Syiar

Sikap Golput Menurut Pandangan Hukum Islam

Selasa, 3 September 2024 | 11:42 WIB

Sikap Golput Menurut Pandangan Hukum Islam

Ilustrasi golput (Foto: NU Online)

Sebentar lagi Indonesia akan mengadakan pemilihan kepala daerah (pilkada) serentak 2024. Pemilihan tersebut merupakan bagian dari sistem demokrasi di negara kita. 


Nantinya setiap rakyat boleh memilih calon pemimpin idealnya masing-masing. Semua memiliki wewenang, hak dan kewajiban untuk mencoblosnya, asalkan memenuhi kriteria dan verifikasi yang ketat. 


Akan tetapi, ada beberapa rakyat Indonesia yang enggan datang untuk mencoblos dengan berbagai alasan. Umumnya mereka disebut dengan golongan putih (golput). Lalu bagaimana hukum golput dalam pandangan Islam?


Dalam pandangan ini, mencoblos calon pemimpin merupakan sebuah keharusan yang bersifat darurat, karena untuk menjaga keberlangsungan pemerintahan yang sah meski tidak ada sanksi secara konstitusional.


Negara harus memiliki pemimpin, jika tidak maka akan seperti rimba tanpa hukum dan kurangnya kemakmuran. Meski kadang sistem pemerintahan ada sedikit cacat, baik disengaja maupun tidak, tetapi memiliki pemimpin lebih baik daripada tidak.  
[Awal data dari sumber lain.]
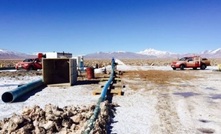 Bearing Lithium's Maricunga project in Chile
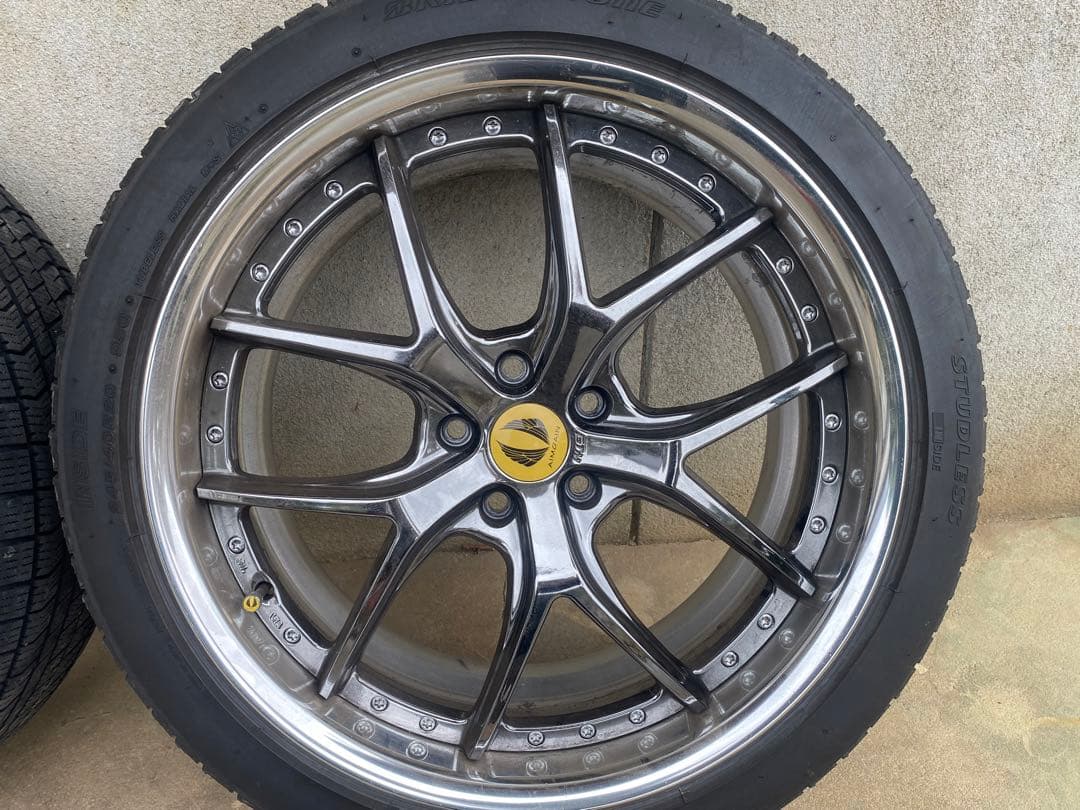 エイムゲイン ホイールのみ GTM 20インチ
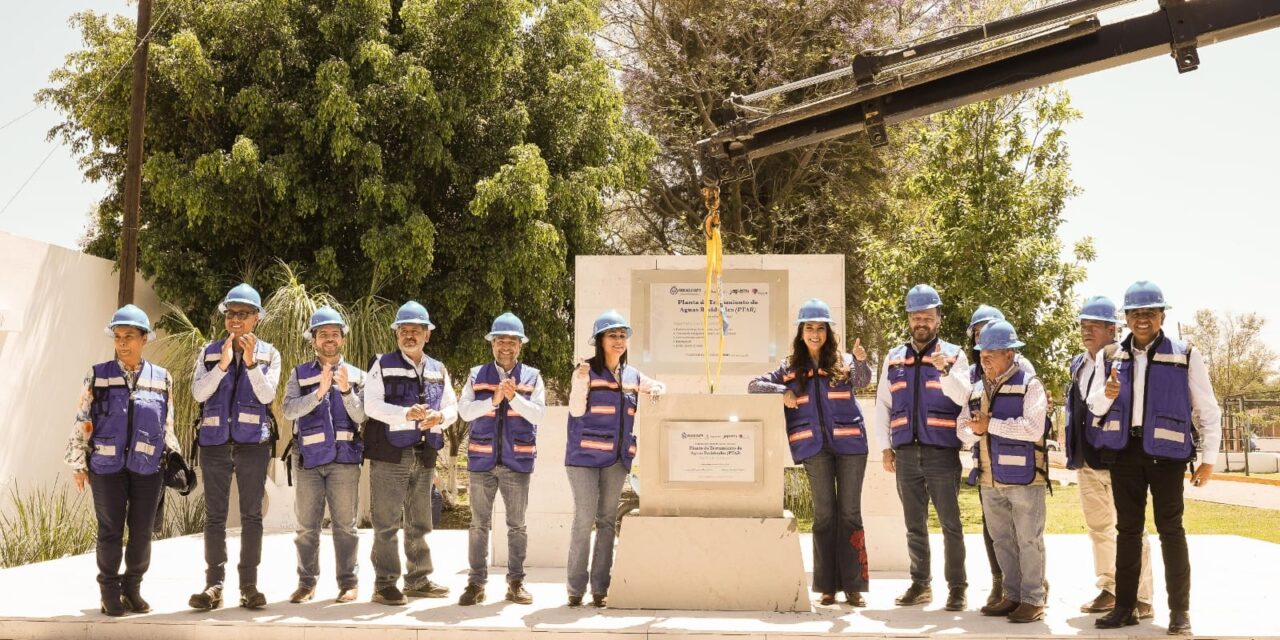 Arranca obra de la Planta de Tratamiento de Aguas Residuales en Irapuato
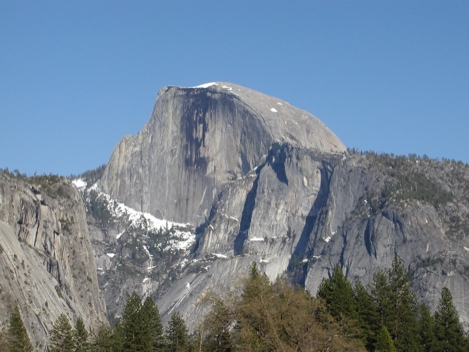 half dome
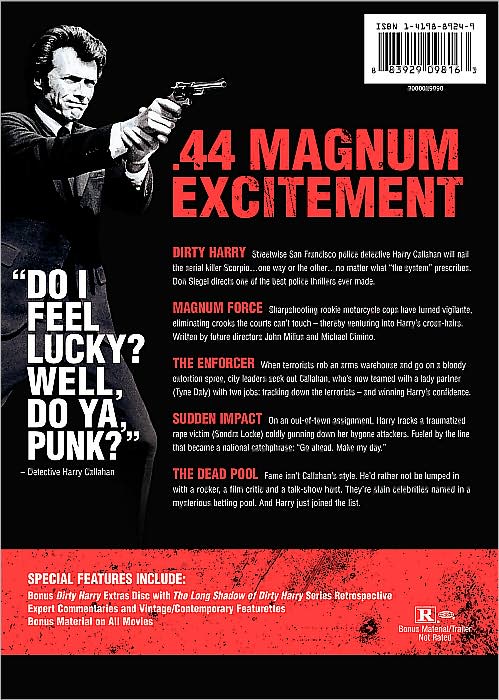The Dirty Harry Collection [6 Discs]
Hal ini sebagaimana telah dikemukakan oleh Syekh M Ibrahim Al-Baijuri, dalam kitab Tuhfatul Murid ala Jauharatit Tauhid:


قوله (وواجب نصب إمام عدل) أي نصب إمام عدل واجب على الأمة عند عدم النص من الله أو رسوله على معين وعدم الاستخلاف من الإمام السابق... ولا فرق في وجوب نصب الإمام بين زمن الفتنة وغيره كما هو مذهب أهل السنة وأكثر المعتزلة 


Artinya: (Wajib menegakkan pemerintah yang adil) maksudnya, umat diwajibkan untuk menegakkan pemerintahan yang adil ketika tidak ada nash dari Allah atau rasul-Nya pada pribadi tertentu, dan tidak ada penunjukkan pengganti dari pemerintah sebelumnya… Tidak ada perbedaan soal kewajiban menegakkan pemerintahan di zaman kaos/fitnah atau situasi stabil-kondusif-normal sebagaimana pandangan Mazhab Ahlussunnah dan mayoritas ulama Muktazilah (Syekh M Ibrahim Al-Baijuri, Tuhfatul Murid ala Jauharatit Tauhid, [Indonesia, Daru Ihyail Kutubil Arabiyyah: tanpa catatan tahun] halaman 118). 
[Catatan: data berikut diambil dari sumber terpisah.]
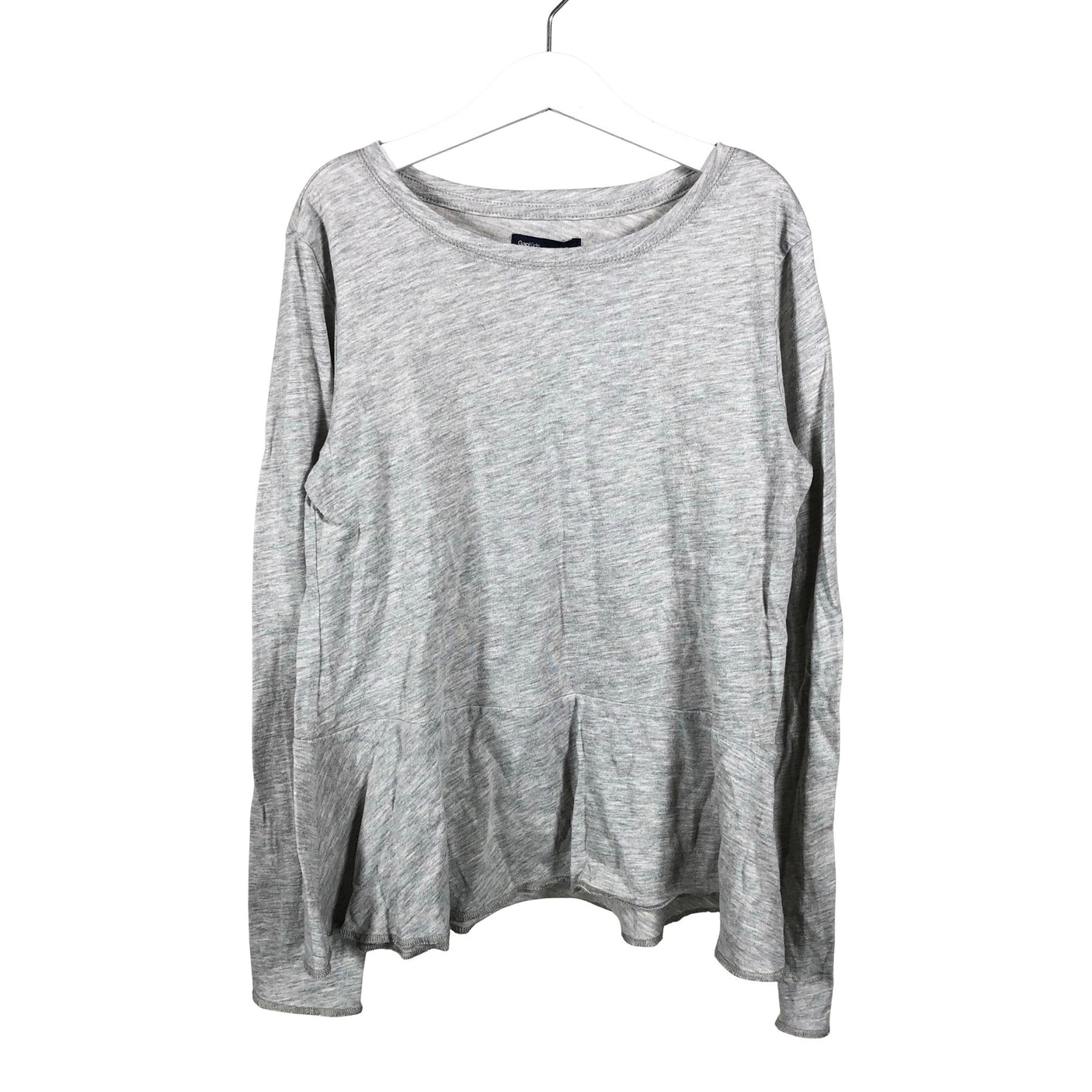 Unisex Gap - Tricot shirt, size 146 - 152 - Gray (1)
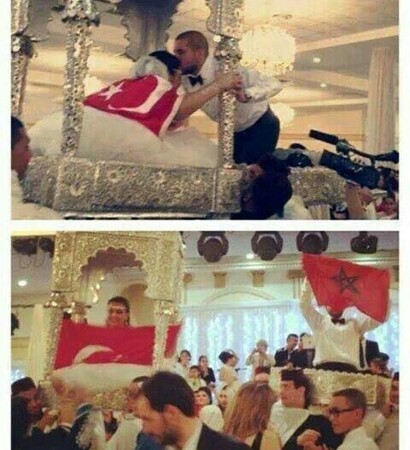 Turkish, moroccan and islam
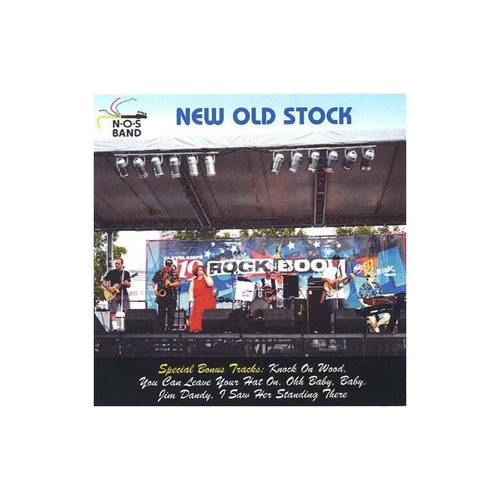 N.o.s Band New Old Stock Usa Import Cd Nuevo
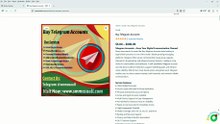 Top Sites to Buy Telegram Accounts (PVA, Aged, Bulk Options)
Secara jelas, Syekh M Ibrahim Al-Baijuri menyebutkan bahwa umat Islam berkewajiban untuk menjaga keberlangsungan kepemimpinan di tengah masyarakat. Kewajiban ini bersifat syari, bukan aqli.


قوله (بالشرع فاعلم لا بحكم العقل) أي إن وجوب نصب الإمام بالشرع عند أهل السنة فاعلم ذلك 


Artinya: (Berdasarkan perintah syariat, patut diketahui, bukan berdasarkan hukum logika), maksudnya, penegakan pemerintahan merupakan kewajiban sesuai perintah syariat bagi kalangan Ahlussunnah wal jamaah. Pahamilah hal demikian (Syekh M Ibrahim Al-Baijuri, Tuhfatul Murid ala Jauharatit Tauhid, [Indonesia, Daru Ihyail Kutubil Arabiyyah: tanpa catatan tahun] halaman 118).


Dari redaksi di atas menegaskan bahwa menegakkan pemerintahan merupakan kewajiban, salah satunya dengan memilih pemimpin dan melantiknya dengan sah. 


Dalam kaidah fiqih, manusia harus memikirkan kemaslahatan yang lebih luas ketika dihadapkan pada dua pilihan sulit, terutama bagi yang memegang prinsip golput. Kaidah yang bisa menjadi pijakan ialah dar’ul mafasid muqaddamun alaa jalbil mashalih (menghindari keburukan itu harus lebih didahulukan daripada meraih kebaikan).


Maka dari itu, dengan tetap memilih atau mencoblos daripada golput merupakan perbuatan yang bisa menghindari keburukan lebih luas, alias wajib. Dengan memilih pemimpin yang baik menurut kita, berarti kita telah menyumbangkan suara baik kita untuk calon pemimpin untuk lebih dekat dengan kemenangan. Sedangkan golput yang menjadikan kemudlaratan atau bahaya hukumnya haram.